## Work instructions:
Find every line below that contains the word "lens" and copy each one. Matches must have the same upper and lower case.

## Data entries:
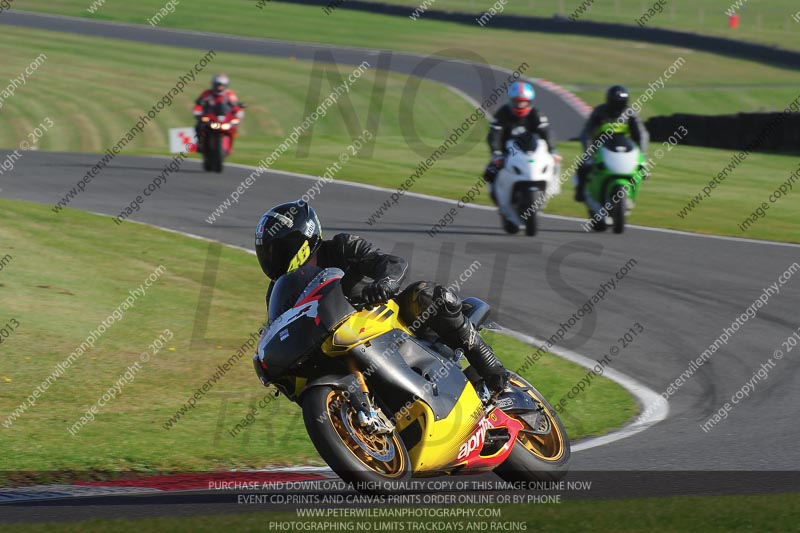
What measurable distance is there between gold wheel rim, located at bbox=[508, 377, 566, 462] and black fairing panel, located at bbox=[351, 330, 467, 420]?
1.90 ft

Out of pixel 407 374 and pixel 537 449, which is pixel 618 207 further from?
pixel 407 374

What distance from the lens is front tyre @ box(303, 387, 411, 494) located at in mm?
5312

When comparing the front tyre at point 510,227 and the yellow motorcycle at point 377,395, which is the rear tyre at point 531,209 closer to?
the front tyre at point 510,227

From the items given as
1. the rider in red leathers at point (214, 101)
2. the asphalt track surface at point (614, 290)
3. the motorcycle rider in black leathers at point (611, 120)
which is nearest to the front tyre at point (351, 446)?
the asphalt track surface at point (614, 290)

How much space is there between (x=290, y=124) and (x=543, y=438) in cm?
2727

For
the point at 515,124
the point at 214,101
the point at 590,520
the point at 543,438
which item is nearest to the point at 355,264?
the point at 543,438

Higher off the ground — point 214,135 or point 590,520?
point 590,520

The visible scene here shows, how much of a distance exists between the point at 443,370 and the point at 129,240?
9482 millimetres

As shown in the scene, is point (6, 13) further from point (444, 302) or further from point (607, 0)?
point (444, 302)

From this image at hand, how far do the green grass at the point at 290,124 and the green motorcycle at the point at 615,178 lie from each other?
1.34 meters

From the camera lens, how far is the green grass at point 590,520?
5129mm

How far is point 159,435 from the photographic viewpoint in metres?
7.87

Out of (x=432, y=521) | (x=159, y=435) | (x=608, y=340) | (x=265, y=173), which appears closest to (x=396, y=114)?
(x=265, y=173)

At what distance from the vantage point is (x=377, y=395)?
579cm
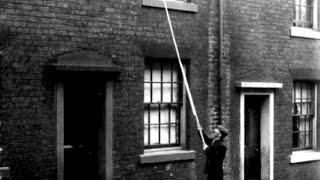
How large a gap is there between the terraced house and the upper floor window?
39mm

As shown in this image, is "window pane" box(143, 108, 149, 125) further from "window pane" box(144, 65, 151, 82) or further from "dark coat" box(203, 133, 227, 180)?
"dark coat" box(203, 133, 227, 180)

...

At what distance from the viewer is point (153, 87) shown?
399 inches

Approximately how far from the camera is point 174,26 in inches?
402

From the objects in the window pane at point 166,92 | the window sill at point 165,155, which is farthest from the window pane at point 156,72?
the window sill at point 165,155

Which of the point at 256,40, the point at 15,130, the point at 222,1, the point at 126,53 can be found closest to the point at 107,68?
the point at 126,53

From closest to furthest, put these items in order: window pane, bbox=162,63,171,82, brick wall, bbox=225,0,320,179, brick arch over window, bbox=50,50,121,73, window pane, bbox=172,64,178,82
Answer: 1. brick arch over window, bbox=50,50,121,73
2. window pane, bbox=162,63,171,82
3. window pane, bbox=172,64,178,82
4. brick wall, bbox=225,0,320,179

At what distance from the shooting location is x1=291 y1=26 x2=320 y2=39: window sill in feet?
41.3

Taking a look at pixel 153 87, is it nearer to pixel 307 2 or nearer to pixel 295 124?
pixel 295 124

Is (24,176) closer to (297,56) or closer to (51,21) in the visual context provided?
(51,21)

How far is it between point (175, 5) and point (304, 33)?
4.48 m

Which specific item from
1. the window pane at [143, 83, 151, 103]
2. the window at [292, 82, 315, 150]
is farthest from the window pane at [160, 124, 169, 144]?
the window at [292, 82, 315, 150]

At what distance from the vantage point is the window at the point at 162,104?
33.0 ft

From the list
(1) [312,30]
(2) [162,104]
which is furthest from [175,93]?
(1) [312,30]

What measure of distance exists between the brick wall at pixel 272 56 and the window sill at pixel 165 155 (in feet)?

## Task response:
What distance from the lens is front tyre @ box(303, 387, 411, 494) located at in mm?
From the camera lens, how far is the green grass at point 590,520?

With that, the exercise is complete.